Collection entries
Start

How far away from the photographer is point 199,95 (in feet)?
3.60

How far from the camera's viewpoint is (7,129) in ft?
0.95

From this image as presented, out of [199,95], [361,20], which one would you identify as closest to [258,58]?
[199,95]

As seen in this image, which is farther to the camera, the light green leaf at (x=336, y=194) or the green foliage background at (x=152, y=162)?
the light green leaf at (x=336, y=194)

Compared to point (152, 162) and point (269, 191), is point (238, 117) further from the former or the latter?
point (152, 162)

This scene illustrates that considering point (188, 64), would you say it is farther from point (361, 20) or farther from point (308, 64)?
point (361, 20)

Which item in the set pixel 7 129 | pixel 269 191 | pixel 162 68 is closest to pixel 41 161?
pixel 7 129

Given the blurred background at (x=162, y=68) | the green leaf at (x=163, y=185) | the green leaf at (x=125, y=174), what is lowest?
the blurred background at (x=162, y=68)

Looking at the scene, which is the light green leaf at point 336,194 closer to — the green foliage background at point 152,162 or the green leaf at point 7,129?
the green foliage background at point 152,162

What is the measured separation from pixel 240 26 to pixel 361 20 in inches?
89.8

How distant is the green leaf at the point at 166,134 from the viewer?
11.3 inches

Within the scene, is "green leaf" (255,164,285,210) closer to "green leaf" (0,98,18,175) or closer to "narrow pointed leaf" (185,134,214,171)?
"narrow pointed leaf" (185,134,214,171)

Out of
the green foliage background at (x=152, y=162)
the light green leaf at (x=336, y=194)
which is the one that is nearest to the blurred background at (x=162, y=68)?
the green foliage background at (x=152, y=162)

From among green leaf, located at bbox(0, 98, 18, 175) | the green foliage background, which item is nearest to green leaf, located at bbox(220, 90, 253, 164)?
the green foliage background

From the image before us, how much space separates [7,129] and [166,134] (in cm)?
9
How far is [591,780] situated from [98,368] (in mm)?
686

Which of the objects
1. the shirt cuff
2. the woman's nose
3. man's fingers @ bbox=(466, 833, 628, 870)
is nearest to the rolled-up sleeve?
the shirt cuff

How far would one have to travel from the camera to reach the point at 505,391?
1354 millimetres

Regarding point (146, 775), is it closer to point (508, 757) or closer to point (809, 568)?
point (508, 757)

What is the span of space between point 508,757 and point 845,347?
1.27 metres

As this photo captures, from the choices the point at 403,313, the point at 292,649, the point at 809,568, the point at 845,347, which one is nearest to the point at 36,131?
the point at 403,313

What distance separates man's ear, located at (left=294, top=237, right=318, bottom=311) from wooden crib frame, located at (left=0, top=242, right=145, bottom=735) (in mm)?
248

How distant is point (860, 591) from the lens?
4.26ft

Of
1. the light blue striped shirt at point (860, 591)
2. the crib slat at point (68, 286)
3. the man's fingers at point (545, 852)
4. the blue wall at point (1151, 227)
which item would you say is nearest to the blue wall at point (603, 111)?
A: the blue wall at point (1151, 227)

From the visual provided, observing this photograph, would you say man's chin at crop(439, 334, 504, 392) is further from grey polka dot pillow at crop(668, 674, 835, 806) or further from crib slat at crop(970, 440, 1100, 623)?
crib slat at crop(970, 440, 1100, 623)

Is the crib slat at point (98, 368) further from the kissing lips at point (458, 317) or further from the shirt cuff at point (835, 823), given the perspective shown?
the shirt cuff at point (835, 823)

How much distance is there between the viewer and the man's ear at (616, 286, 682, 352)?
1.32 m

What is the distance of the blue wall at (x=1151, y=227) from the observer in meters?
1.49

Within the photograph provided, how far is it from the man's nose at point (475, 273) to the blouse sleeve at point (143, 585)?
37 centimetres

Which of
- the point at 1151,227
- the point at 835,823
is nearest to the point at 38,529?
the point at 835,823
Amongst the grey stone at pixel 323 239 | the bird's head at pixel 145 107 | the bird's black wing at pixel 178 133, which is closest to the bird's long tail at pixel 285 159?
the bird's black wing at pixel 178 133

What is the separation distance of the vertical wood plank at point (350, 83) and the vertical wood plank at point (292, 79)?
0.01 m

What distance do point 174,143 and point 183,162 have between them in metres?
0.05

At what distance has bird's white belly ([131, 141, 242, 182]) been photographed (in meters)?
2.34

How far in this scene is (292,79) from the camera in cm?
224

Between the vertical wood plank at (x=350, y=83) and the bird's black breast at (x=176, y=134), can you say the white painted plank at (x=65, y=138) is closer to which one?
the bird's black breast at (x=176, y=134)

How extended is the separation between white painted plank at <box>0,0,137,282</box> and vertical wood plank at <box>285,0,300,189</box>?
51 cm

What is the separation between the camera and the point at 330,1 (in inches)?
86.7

End

**THE PROBLEM:** Exactly and only the lines from the one containing "How much distance" through the end of the material are to be reproduced, both ends included.

**RESPONSE TO THE TASK:**
How much distance is there between the viewer and the man's ear at (616, 286, 682, 352)?
1.32 m

What is the distance of the blue wall at (x=1151, y=227) from the observer in meters?
1.49

Within the photograph provided, how far is it from the man's nose at point (475, 273) to the blouse sleeve at point (143, 585)?
37 centimetres

Which of
- the point at 1151,227
- the point at 835,823
is nearest to the point at 38,529?
the point at 835,823
Amongst the grey stone at pixel 323 239 | the bird's head at pixel 145 107 | the bird's black wing at pixel 178 133, which is closest to the bird's long tail at pixel 285 159?
the bird's black wing at pixel 178 133

What is the separation distance of the vertical wood plank at point (350, 83) and the vertical wood plank at point (292, 79)?
0.01 m

What distance do point 174,143 and point 183,162 have between them in metres?
0.05

At what distance has bird's white belly ([131, 141, 242, 182]) been photographed (in meters)?
2.34

How far in this scene is (292,79) from the camera in cm?
224

Between the vertical wood plank at (x=350, y=83) and the bird's black breast at (x=176, y=134), can you say the white painted plank at (x=65, y=138) is closer to which one?
the bird's black breast at (x=176, y=134)

How extended is the separation between white painted plank at <box>0,0,137,282</box> and vertical wood plank at <box>285,0,300,189</box>?
51 cm

What is the separation between the camera and the point at 330,1 (in inches)?
86.7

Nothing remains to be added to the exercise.